Hospitals provide staff with numerous opportunities to seem professional, on paper, without really doing much of anything. In 1994, Betsy Lehman, an award-winning health columnist for The Boston Globe, was treated for breast cancer at the world-renowned
Dana Farber Cancer Institute. While there, she received four times the intended dose of the cancer drug, Cytoxan, over four consecutive days, and died. At Dana Farber, treatment protocols are always reviewed by pharmacists and caregivers. None of the people who checked-off their approvals had actually looked at the dosage and perceived that it was wrong. After the wrong dosage was given, and the patient reacted by vomiting blood admixed with sheets of intestinal lining cells, the staff failed to take immediate action. At the time, it seemed that Ms. Lehman's reaction was WNL ("Within normal limits"), but it was much closer to WNL ("We neer looked").

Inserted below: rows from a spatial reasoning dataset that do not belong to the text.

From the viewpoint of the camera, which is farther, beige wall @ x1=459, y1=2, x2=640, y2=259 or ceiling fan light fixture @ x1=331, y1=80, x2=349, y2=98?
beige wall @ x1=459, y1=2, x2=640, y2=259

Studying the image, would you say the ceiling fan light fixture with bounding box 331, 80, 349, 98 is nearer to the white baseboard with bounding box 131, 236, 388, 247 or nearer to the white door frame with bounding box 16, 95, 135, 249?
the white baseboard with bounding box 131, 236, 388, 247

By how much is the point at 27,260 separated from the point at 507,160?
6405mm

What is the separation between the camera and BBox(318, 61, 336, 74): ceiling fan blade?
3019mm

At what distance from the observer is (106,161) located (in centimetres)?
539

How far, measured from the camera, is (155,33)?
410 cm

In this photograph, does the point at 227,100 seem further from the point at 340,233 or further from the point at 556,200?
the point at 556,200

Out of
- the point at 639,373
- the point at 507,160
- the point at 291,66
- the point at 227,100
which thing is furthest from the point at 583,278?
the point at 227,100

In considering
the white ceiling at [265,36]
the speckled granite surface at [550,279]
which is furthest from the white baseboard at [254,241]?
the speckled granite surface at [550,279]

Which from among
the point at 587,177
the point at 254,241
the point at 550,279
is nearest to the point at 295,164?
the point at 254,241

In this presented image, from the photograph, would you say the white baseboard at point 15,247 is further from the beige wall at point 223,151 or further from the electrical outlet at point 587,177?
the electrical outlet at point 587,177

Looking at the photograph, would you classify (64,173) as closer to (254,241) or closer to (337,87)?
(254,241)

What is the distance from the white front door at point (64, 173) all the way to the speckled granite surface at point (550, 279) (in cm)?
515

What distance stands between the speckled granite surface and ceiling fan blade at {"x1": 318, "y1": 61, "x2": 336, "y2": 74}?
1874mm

[Corman C, Mondi L, Park A. The disturbing case of the cure that killed the patient. Time. Monday, Apr. 03, 1995]
Tragic as the Dana Farber incident may be, it pales in significance to the scale of carelessness exhibited at Harlem Hospital in New York.
[Hartocollis A. Heart Tests at Hospital Went Unread. The New York Times. May 25, 2010]
Echocardiograms are very specialized ultrasound tests that measure the functionality of the heart muscle and the heart valves. They're not cheap, costing up to about $500. Doctors only order the test when they are concerned that the patient might have a heart problem. At Harlem Hospital, about 4,000 echocardiograms were ordered, but the doctors never read the reports. The tests were performed, and the patients were billed, but the results were not delivered to the chart or to the doctors who ordered the tests.
Now, you might think that a doctor who ordered an electrocardiogram would insist on seeing the results. But no. The backlog of unreported results was found during a routine review of records by staff affiliated with the hospital's corporation (not by the doctors who treated the patients).
Each year at Harlem hospital, about 2,500 electrochardiograms are ordered. This means that the 4,000 backlogged cases occurred over a period of nearly two years. None of the doctors who ordered those tests seemed to notice that they never got the results. WNL in action!